One of the outcomes of my health struggles last year was the understanding that I need to rest properly. A doctor said to me one of those things that you hear knowing it will permanently affect your actions going forward: ‘There’s nothing that can adequately replace over time what sleep is supposed to do for your body.’ I sleep well enough but one of my issues had always been getting back to sleep when I wake up in the night or too early in the morning. This issue was definitely worse than it should have been because of the complex I built around it; I would often say, ‘I can’t go back to sleep once I’ve woken up’ and would psych myself up when I woke up, sometimes to the point of getting up ridiculously early.
After last year, getting eight hours of sleep became such a rigid goal that I managed to create the new obstacle of sleep anxiety, which is where I had to draw a line. I realised I had a complex around stopping and restarting my sleep. I had given myself the idea that to wake up and have to fall asleep again meant I had ‘failed’ at sleeping somehow, as absurd as that sounds.
Realising how absurd that was but how true it rang emotionally, I realised the roots must go much deeper. It wasn’t just sleep I felt this way about. I could identify other similar examples in my life and, after examination, came to understand why my mind goes in that direction. A lot of introspective time later, I am growing better at being okay with stopping things and starting them again, knowing that it’s not a moral failing to do so and that sometimes it’s the wisest, the only thing to do.
I am a big advocate for ‘doing it scared’ i.e. not waiting until you feel fully capable of doing things to do them, but instead simply doing and rising to the occasion as necessary. The rewards reaped from this strategy have been many, but it has its difficulties. One such difficulty is that ‘doing it scared’ means that…you’re scared. You feel better eventually but there is an uncomfortable period where one has to push through a lot of self-doubt. That is the biggest reason why I struggle to stop and restart things - I know how hard it was to start and how hard it is to do currently, and worry that in stopping I’ll not have the strength to start again. This realisation felt like a blow until I realised that this feeling and the articulation of it were markers of progress. The step after ‘doing it scared’ is ‘you could do it then, so do it again’. Fear becomes smaller when faced, however incrementally. If I need to stop or I am stopped involuntarily in the pursuit of something I want or need, I can trust myself to restart or resume when I need to because I was capable of starting it in the first place.
If I return to the example of my sleep, one of the reasons my sleep became even more disjointed when I determined I would get eight hours a night is because of the pressure I was suddenly putting on myself. I would wake up and my first emotion of the day would be disappointment if I hadn’t met my target, causing me more of the stress I was trying to avoid by being adequately rested. All this meant that waking up in the night felt like a cataclysmic event and a night-ruiner, rather than simply unfortunate and fixed within ten minutes. I already slept with a sleep mask every night without fail to block the light and slept with my phone outside my room so I don’t awaken my brain if I wake up in the night. The biggest difference maker, however, has been affirming to myself that it’s okay to wake up and go back to sleep.

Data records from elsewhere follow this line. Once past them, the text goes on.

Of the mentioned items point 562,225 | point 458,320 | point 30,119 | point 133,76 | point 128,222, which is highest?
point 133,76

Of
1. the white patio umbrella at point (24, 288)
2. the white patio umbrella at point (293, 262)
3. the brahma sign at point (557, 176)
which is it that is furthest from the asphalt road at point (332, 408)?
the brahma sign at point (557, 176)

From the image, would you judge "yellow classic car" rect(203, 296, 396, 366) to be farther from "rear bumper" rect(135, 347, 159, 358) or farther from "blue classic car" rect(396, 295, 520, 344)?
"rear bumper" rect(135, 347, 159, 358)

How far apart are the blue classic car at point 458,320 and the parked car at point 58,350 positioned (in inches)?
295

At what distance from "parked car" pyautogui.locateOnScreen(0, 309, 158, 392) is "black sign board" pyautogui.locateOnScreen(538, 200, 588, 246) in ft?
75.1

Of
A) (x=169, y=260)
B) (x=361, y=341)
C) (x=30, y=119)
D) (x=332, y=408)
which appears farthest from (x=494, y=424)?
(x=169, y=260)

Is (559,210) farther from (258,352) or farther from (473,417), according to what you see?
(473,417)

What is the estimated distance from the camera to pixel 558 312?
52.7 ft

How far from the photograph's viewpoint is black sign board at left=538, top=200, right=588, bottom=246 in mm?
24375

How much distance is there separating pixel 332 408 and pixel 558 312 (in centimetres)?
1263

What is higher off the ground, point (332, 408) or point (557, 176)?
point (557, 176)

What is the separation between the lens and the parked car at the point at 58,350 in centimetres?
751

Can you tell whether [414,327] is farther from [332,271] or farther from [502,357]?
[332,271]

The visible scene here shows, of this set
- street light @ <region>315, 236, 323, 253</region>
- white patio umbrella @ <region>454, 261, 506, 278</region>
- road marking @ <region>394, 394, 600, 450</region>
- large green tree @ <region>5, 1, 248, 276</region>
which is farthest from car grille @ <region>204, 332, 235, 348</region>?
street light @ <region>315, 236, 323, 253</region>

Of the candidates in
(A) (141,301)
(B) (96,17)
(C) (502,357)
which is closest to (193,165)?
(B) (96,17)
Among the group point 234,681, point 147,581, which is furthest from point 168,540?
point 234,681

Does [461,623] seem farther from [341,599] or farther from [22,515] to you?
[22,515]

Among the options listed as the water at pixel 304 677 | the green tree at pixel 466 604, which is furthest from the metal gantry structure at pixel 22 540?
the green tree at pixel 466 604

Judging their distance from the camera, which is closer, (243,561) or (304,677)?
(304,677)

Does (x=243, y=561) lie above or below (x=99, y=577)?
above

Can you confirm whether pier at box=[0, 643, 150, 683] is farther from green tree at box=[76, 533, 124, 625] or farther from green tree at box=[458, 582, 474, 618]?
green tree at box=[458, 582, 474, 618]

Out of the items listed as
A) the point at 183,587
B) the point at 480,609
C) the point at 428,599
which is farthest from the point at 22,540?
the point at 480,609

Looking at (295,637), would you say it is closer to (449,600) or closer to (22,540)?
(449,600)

Repeating to myself, ‘If you wake up, you can go back to sleep’ in affirmation has gradually helped immensely over time.
I have tried to take this new attitude of not being afraid to stop and restart things into many other areas of my life. When having disputes, my fiancée likes to take a moment to step away and gather her thoughts if things become too stressful whereas I want everything to be dealt with in the moment rather than dread its return. The merits to her approach, however, are clear - when we come back to talk after calming down, it’s much easier to actually hear each other when there’s less heat in the moment. I don’t need to be worried because the goal of our discussions is always to understand each other better and truly listen to what the other person is feeling.

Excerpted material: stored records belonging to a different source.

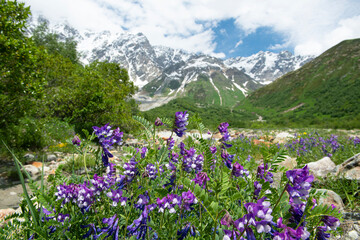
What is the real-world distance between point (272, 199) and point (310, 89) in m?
139

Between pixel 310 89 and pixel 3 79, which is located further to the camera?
pixel 310 89

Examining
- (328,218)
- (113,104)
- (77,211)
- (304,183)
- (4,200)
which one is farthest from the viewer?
(113,104)

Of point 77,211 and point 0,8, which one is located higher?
point 0,8

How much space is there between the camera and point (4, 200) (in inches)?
226

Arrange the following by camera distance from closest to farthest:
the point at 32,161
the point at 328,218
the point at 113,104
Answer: the point at 328,218, the point at 32,161, the point at 113,104

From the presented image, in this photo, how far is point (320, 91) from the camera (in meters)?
107

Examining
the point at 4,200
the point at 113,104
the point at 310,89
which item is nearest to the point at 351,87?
the point at 310,89

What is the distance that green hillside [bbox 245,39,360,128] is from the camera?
284 ft

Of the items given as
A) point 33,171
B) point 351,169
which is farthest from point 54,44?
point 351,169

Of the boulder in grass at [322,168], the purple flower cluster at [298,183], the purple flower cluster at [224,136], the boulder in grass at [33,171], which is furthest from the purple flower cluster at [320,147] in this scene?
the boulder in grass at [33,171]

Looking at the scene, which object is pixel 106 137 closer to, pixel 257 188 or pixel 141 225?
pixel 141 225

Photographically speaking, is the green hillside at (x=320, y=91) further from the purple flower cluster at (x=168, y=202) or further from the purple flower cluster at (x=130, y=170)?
the purple flower cluster at (x=168, y=202)

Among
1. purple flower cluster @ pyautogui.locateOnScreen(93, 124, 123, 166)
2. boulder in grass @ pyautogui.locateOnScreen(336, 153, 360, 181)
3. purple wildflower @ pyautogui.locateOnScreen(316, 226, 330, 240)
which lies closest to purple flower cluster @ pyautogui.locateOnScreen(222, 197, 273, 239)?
purple wildflower @ pyautogui.locateOnScreen(316, 226, 330, 240)

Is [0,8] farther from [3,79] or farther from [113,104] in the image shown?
[113,104]
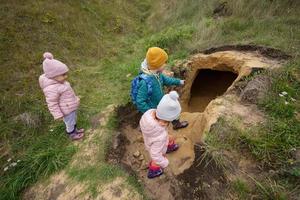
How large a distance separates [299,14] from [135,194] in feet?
17.1

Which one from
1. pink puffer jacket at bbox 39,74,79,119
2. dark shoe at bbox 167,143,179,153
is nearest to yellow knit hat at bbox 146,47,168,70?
dark shoe at bbox 167,143,179,153

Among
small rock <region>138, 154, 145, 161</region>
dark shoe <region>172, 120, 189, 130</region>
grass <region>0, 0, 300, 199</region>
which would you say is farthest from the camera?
dark shoe <region>172, 120, 189, 130</region>

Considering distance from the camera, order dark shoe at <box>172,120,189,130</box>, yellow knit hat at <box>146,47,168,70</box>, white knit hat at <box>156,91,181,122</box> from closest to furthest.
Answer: white knit hat at <box>156,91,181,122</box> < yellow knit hat at <box>146,47,168,70</box> < dark shoe at <box>172,120,189,130</box>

When doing long runs in training for my half-marathon (anything over 10k), I would start the run feeling as though if I stopped, it would be over, and I’d never build up the momentum to match the pace I’d set and hit the time I’d wanted. There were a couple of runs in my training program where I would set out too fast, refuse to slow down because I was scared to stop, completely gas myself out and have to finish the run without finishing the distance I set out to do. I talked to the friend I was planning to run the half-marathon with (she is a much more experienced runner than I) and was told to run the distance I was meant to without worrying about stopping or time. I didn’t stop on another run for the rest of my training, simply because I felt like I could.
I have permission to stop and start again. If I am stopped for a reason outside my control, I am capable of restarting - after all, I was capable of starting in the first place. There are enough reasons to feel pressure without expecting everything to always go without a hitch. When I stop, I will find a way to resume.